[BEGIN]
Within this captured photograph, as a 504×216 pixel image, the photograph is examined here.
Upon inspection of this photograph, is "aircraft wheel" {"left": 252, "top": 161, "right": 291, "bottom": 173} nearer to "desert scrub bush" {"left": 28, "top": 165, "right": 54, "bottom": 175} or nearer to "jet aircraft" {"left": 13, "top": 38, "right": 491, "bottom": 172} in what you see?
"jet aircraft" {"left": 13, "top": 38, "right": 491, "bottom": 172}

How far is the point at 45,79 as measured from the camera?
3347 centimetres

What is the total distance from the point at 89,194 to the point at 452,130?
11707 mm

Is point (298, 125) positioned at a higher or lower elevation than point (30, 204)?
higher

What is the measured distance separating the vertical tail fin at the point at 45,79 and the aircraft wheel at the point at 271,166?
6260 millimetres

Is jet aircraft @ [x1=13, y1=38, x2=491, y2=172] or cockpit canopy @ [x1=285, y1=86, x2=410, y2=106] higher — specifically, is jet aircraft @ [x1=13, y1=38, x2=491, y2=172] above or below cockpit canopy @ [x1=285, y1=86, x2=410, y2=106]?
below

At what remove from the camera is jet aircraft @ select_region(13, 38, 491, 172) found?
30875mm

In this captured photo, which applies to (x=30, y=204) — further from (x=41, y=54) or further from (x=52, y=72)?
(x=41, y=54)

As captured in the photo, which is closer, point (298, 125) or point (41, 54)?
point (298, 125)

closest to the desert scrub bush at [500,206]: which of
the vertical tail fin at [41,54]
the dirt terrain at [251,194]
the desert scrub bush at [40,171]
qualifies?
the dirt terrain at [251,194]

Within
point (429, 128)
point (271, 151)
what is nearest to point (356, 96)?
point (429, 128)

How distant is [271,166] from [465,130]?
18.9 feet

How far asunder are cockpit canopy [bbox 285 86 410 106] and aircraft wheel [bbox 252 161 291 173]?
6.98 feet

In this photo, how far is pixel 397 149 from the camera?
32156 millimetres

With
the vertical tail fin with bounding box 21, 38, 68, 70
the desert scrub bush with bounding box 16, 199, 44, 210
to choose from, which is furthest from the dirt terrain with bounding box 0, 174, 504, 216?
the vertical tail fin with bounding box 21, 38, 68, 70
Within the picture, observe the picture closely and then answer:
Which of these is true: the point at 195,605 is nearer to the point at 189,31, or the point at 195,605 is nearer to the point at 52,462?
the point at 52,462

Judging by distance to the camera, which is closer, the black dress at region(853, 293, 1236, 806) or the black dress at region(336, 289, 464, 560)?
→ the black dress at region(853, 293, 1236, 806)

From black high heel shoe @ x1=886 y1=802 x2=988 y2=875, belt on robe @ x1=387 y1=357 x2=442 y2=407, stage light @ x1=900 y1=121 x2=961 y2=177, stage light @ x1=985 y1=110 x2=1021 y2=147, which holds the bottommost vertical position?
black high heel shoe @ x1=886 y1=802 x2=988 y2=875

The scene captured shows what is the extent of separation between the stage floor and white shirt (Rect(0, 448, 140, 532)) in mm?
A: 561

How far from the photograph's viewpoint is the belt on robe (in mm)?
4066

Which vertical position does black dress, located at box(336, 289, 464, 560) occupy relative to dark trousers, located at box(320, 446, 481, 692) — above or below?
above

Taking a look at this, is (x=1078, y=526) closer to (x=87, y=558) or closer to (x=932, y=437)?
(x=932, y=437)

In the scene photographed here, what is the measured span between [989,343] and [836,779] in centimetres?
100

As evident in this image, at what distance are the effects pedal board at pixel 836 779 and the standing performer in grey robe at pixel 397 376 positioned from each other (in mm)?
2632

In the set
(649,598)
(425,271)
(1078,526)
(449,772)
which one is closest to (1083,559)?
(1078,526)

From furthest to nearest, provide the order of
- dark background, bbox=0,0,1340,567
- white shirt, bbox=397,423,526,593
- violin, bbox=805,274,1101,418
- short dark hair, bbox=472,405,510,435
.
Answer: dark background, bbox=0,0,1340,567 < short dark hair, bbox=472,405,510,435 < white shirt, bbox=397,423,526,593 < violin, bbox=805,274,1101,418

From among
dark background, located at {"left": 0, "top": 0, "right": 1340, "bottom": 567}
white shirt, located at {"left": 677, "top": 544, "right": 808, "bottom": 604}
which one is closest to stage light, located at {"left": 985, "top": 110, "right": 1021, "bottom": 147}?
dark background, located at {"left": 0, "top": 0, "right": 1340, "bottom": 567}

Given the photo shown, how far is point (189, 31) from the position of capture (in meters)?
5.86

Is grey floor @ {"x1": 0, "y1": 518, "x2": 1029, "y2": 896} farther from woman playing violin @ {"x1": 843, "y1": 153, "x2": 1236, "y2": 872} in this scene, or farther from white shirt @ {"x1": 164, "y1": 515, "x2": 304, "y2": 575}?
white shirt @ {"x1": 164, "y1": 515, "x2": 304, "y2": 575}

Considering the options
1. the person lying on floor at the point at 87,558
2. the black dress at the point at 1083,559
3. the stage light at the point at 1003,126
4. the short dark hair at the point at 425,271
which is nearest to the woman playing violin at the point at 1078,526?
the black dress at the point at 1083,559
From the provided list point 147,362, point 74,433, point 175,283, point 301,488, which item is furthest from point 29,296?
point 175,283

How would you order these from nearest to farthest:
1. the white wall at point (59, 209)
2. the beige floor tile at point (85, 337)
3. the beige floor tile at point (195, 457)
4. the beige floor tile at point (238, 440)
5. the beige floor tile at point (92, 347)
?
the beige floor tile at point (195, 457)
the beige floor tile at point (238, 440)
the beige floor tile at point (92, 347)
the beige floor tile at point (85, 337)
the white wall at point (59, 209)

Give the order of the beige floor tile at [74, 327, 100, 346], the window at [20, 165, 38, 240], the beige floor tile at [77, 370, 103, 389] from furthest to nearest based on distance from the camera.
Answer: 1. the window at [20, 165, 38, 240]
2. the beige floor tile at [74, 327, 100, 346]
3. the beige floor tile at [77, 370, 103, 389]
[END]
== Prompt ==
Copy out the lines above word for word, starting at the line that contains "Is grey floor" and ending with the last line, both included.

== Task response ==
Is grey floor @ {"x1": 0, "y1": 518, "x2": 1029, "y2": 896} farther from woman playing violin @ {"x1": 843, "y1": 153, "x2": 1236, "y2": 872} in this scene, or farther from white shirt @ {"x1": 164, "y1": 515, "x2": 304, "y2": 575}?
white shirt @ {"x1": 164, "y1": 515, "x2": 304, "y2": 575}

Considering the options
1. the person lying on floor at the point at 87,558
2. the black dress at the point at 1083,559
3. the stage light at the point at 1003,126
4. the short dark hair at the point at 425,271
which is nearest to the woman playing violin at the point at 1078,526?
the black dress at the point at 1083,559
From the provided list point 147,362, point 74,433, point 175,283, point 301,488, which item is furthest from point 29,296?
point 175,283

How would you order these from nearest to farthest:
1. the white wall at point (59, 209)
2. the beige floor tile at point (85, 337)
3. the beige floor tile at point (195, 457)
4. the beige floor tile at point (238, 440)
5. the beige floor tile at point (92, 347)
?
the beige floor tile at point (195, 457)
the beige floor tile at point (238, 440)
the beige floor tile at point (92, 347)
the beige floor tile at point (85, 337)
the white wall at point (59, 209)

Give the order of the beige floor tile at [74, 327, 100, 346], the window at [20, 165, 38, 240], the beige floor tile at [77, 370, 103, 389] from furthest to nearest based on distance from the camera.
Answer: 1. the window at [20, 165, 38, 240]
2. the beige floor tile at [74, 327, 100, 346]
3. the beige floor tile at [77, 370, 103, 389]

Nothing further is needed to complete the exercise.